OSIRIS (Optical System for Imaging and low Resolution Integrated Spectroscopy) is the first light instrument of the Gran Telescopio Canarias (GTC). It provides a flexible and competitive tunable filter (TF). Since it is based on a Fabry-Perot interferometer working in collimated beam, the TF transmission wavelength depends on the position of the target with respect to the optical axis. This effect is non-negligible and must be accounted for in the data reduction. Our paper establishes a wavelength calibration for OSIRIS TF with the accuracy required for spectrophotometric measurements using the full field of view (FOV) of the instrument. The variation of the transmission wavelength $\lambda(R)$ across the FOV is well described by $\lambda(R)=\lambda(0)/\sqrt{1+(R/f_2)^2}$, where $\lambda(0)$ is the central wavelength, $R$ represents the physical distance from the optical axis, and $f_2=185.70\pm0.17\,$mm is the effective focal length of the camera lens.
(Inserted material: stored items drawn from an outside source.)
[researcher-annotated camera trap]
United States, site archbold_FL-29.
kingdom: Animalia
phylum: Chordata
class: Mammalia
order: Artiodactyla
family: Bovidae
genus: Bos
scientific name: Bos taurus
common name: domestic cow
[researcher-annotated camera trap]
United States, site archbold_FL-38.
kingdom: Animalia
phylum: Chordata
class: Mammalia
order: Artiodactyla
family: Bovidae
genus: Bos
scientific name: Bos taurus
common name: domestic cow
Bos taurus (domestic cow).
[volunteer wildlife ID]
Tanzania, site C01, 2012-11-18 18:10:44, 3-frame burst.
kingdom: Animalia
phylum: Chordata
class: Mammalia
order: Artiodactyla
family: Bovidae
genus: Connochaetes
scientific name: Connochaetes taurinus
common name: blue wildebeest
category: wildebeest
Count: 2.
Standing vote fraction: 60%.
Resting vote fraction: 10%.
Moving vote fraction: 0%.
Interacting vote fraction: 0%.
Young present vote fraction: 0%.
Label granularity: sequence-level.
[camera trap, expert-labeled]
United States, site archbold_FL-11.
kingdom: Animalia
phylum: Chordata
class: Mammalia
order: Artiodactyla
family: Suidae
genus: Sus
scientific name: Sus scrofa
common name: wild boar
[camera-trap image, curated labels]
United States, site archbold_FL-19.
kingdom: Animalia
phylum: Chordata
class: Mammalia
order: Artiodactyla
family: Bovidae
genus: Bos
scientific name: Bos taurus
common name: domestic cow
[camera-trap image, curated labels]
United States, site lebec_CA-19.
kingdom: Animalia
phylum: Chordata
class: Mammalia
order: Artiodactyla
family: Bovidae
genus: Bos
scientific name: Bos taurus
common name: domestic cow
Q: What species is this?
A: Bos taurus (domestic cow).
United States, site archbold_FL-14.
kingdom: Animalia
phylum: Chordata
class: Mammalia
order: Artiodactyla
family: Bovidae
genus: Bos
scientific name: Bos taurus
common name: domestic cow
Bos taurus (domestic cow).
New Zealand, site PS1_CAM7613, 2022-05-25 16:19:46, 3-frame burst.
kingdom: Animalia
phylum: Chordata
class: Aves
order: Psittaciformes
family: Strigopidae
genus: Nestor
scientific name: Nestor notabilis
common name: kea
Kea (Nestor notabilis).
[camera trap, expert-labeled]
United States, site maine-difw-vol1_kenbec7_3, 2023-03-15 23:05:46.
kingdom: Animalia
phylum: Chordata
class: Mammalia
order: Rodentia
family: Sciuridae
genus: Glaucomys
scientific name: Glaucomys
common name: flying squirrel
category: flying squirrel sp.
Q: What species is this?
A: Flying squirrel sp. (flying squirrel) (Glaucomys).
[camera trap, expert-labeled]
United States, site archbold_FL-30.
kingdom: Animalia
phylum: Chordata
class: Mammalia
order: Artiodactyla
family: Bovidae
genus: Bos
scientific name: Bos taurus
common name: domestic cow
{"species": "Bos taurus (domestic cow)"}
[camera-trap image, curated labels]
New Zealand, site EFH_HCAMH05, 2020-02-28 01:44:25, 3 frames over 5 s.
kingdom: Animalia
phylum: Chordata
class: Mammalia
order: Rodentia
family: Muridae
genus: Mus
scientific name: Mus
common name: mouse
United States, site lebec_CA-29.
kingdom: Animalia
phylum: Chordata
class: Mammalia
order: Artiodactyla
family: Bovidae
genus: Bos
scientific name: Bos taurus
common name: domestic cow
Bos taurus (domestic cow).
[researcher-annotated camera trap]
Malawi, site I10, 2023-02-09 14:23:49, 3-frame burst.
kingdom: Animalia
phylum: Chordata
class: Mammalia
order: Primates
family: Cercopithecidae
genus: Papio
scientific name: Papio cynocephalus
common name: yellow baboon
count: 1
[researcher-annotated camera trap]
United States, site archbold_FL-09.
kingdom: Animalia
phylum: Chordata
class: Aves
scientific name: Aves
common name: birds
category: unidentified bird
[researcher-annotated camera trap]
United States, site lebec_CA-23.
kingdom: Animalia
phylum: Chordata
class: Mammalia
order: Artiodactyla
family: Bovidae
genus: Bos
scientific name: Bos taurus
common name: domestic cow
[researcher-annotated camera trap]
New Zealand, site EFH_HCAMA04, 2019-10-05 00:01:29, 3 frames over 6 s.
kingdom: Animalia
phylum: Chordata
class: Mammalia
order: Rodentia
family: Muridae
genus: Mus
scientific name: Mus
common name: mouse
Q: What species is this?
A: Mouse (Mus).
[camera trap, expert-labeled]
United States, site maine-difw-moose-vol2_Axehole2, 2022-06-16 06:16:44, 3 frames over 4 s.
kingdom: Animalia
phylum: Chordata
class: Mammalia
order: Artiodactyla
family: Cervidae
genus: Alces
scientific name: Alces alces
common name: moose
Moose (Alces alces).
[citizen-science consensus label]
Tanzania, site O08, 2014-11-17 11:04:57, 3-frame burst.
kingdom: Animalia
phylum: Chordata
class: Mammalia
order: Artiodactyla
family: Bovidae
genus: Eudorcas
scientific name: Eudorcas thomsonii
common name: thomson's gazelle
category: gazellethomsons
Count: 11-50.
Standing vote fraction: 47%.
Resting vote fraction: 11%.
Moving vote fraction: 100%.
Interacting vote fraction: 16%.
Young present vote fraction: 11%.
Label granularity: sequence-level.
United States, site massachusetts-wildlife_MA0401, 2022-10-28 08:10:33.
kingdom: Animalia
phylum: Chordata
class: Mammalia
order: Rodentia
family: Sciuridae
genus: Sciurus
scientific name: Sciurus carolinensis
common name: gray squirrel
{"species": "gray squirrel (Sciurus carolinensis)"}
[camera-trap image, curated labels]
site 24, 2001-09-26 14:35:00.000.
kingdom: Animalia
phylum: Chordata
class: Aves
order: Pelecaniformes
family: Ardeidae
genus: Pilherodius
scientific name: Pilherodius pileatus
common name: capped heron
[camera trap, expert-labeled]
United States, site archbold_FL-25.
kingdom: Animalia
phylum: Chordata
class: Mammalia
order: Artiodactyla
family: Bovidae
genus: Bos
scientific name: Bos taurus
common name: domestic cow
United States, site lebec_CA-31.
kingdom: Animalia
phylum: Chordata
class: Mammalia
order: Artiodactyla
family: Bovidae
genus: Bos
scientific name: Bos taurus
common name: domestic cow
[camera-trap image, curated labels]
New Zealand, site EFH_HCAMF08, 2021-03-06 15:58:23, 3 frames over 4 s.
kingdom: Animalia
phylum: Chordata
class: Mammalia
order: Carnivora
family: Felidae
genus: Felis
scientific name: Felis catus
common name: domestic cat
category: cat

This new empirical calibration yields an accuracy better than 1\,\AA\ across the entire OSIRIS FOV ($\sim$8\arcmin$\times$8\arcmin), provided that the position of the optical axis is known within 45 $\mu$m ($\equiv$ 1.5 binned pixels). We suggest a calibration protocol to grant such precision over long periods, upon re-alignment of OSIRIS optics, and in different wavelength ranges. This calibration differs from the calibration in OSIRIS manual which, nonetheless, provides an accuracy $\lesssim1$\AA\, for $R\lesssim 2\arcmin$.